El lunes pasado, el periodista Nicolás Wiñazki dio a conocer un nuevo caso vinculado con abusos sexuales de menores y un cura. Luego de diez años de los hechos, dos chicas denunciaron al cura Carlos José, un párroco de la Iglesia del colegio San José Obrero, situada en la calle Rafael Pazzelli 3352, de la localidad de Caseros. Con el correr de las horas, se supo que renunció como sacerdote hace quince días.

 

Cuando salieron a la luz estos episodios, el grupo periodístico del programa “Bella Tarde” se acercó a dialogar con el Vicario del Obispado de San Martín. A pesar de tener pruebas de que estaban notificados de lo que ocurría desde el 2009, cuando la mamá de una de las jóvene les envió una carta, Eduardo González dijo que se habían enterado hacía unos dos meses por las redes sociales.

 

Una de las víctimas se llama Mailín Gobbo y toda su familia era amiga de Carlos. Tal es así que el cura iba seguido a su casa. Desde los 12 años, Mailín tuvo problemas psicológicos que la llevaron a intentar suicidarse. A raíz de esto, comenzó terapia con distintos profesionales. “Estaba desconectada de mis sentimientos, de mi cuerpo. Me relacionaba con gente que me lastimaba”, contó ahora que ya es adulta y madre.

 

Una vez que logró encontrar un acompañante terapéutico con el que se sintió cómoda, todos los recuerdos salieron a la luz y entendió por qué cuando veía al sacerdote le generaba rechazo. Su psicólogo le dijo que se imaginara que bajaba a un sótano y, en medio del ejercicio, se retrotrajo a una situación: el sótano estaba detrás del altar, donde el cura la llevaba para abusar sexualmente de ella.

 

 

Otro punto de quiebre en sus memorias está vinculado al asco que siente cuando toca el fondo de la pileta de natación con sus pies y supo que está relacionado con que uno de los primeros episodios que padeció fue cuando Carlos la tocó abajo del agua durante un campamento. Tampoco siente cosquillas, producto de estas situaciones. “No estaba bien que me hiciera sentarme en sus rodillas cuando me iba a confesar y me tocara mis partes íntimas”, expresó.

 

El otro caso es el de Jazmín Detez, quien también relató historias parecidas, como por ejemplo cuando a sus 10 años el cura le había enseñado a nadar. Allí, ella le preguntó a su hermana si él la “acariciaba raro”. La respuesta negativa hizo que ella creyera que todo lo estaba imaginando.
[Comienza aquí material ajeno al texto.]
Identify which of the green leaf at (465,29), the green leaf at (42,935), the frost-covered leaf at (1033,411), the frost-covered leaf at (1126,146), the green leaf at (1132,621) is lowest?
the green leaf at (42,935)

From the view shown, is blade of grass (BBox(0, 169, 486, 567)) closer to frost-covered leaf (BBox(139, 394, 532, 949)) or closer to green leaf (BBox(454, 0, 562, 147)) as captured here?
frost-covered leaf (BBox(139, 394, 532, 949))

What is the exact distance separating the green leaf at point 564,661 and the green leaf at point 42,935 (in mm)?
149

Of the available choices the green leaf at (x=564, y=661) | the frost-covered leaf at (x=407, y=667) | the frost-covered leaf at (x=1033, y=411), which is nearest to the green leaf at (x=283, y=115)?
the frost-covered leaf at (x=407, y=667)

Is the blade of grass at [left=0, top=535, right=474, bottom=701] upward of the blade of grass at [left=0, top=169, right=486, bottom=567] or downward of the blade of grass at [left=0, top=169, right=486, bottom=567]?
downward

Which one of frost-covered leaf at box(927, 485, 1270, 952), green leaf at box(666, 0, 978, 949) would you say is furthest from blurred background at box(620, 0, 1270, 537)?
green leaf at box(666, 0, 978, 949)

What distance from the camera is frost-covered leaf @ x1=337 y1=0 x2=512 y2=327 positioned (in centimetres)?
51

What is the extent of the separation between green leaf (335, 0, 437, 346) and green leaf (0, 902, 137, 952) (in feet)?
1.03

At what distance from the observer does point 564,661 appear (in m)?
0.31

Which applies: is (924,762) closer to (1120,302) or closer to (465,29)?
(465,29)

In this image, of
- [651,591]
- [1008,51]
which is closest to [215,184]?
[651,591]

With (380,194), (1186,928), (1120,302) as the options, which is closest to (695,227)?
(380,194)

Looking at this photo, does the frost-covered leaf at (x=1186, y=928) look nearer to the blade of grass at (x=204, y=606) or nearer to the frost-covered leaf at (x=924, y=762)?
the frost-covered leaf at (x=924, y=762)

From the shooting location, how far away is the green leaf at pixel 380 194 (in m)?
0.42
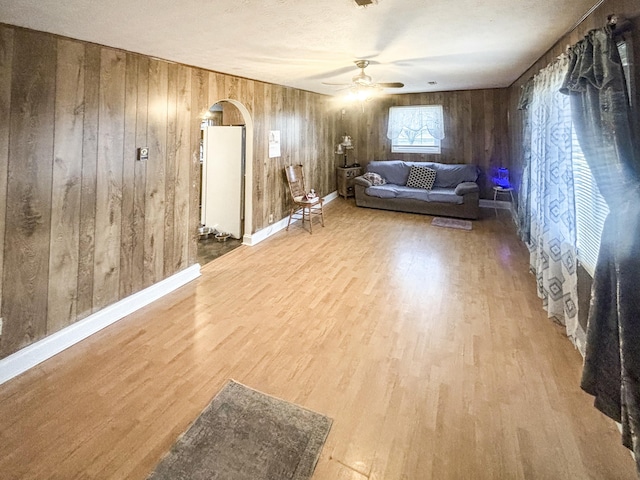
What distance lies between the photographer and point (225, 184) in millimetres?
5207

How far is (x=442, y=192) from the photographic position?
646cm

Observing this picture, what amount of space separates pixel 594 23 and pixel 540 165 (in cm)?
132

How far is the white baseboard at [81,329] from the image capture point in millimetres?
2219

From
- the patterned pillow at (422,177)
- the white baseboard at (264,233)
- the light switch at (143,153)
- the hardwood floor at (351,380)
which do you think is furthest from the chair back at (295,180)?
the light switch at (143,153)

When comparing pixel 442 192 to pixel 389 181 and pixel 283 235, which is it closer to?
pixel 389 181

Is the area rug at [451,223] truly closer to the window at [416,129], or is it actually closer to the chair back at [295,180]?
the window at [416,129]

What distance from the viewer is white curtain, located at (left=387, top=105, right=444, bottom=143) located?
7258mm

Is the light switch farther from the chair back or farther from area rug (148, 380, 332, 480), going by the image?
the chair back

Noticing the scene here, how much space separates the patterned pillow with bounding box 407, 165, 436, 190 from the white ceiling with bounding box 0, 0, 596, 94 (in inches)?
128

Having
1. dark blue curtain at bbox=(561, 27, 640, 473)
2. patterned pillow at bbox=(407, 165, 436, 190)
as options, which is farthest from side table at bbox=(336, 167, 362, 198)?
dark blue curtain at bbox=(561, 27, 640, 473)

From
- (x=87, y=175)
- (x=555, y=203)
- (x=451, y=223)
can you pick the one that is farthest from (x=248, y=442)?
(x=451, y=223)

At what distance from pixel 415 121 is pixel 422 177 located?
4.72 ft

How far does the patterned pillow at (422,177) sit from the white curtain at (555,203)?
339cm

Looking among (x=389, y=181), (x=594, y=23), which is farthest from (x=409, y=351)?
(x=389, y=181)
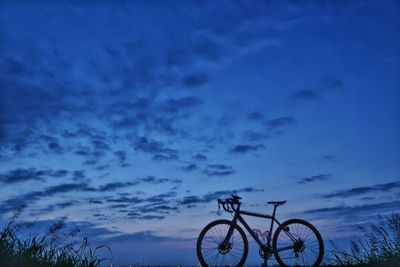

Al cambiarse de colegio, y contarlo una vez de grande, supo que varias maestras observaban actitudes raras en el sacerdote y que lo habían notificado.

 

Al igual que Mailín, reaccionó cuando fue mamá. “No quiero que nadie más pase por algo así”, afirmó. Ella contó que el cura la abrazaba delante de las maestras, le besaba el cuello, cuando la confesaba la hacía sentarse sobre sus piernas y la tocaba. “Yo pensaba que el abuso no era como la violación, que si yo hablaba nadie iba a poder hacer nada con lo que contaba”, sostuvo.

 

Ayer se confirmó que Carlos José presentó la renuncia a su cargo eclesiático hace 15 días. “Nosotros ya no tenemos jurisdicción sobre él”, argumentó y se mostró a favor de que se denuncien estos casos. Las causas quedaron en la Fiscalía N°14 de San Martín y el fiscal Marcelo Lapargo ratificó que podría enfrentar una pena de al menos ocho años, por “abuso simple y gravemente ultrajante”, y consideró que hay testimonios “sólidos e indubitables”. Además, pidió que si alguna persona se siente víctima de este sacerdote, se presente en la Fiscalía, ubicada en Ricardo Balbín 1753.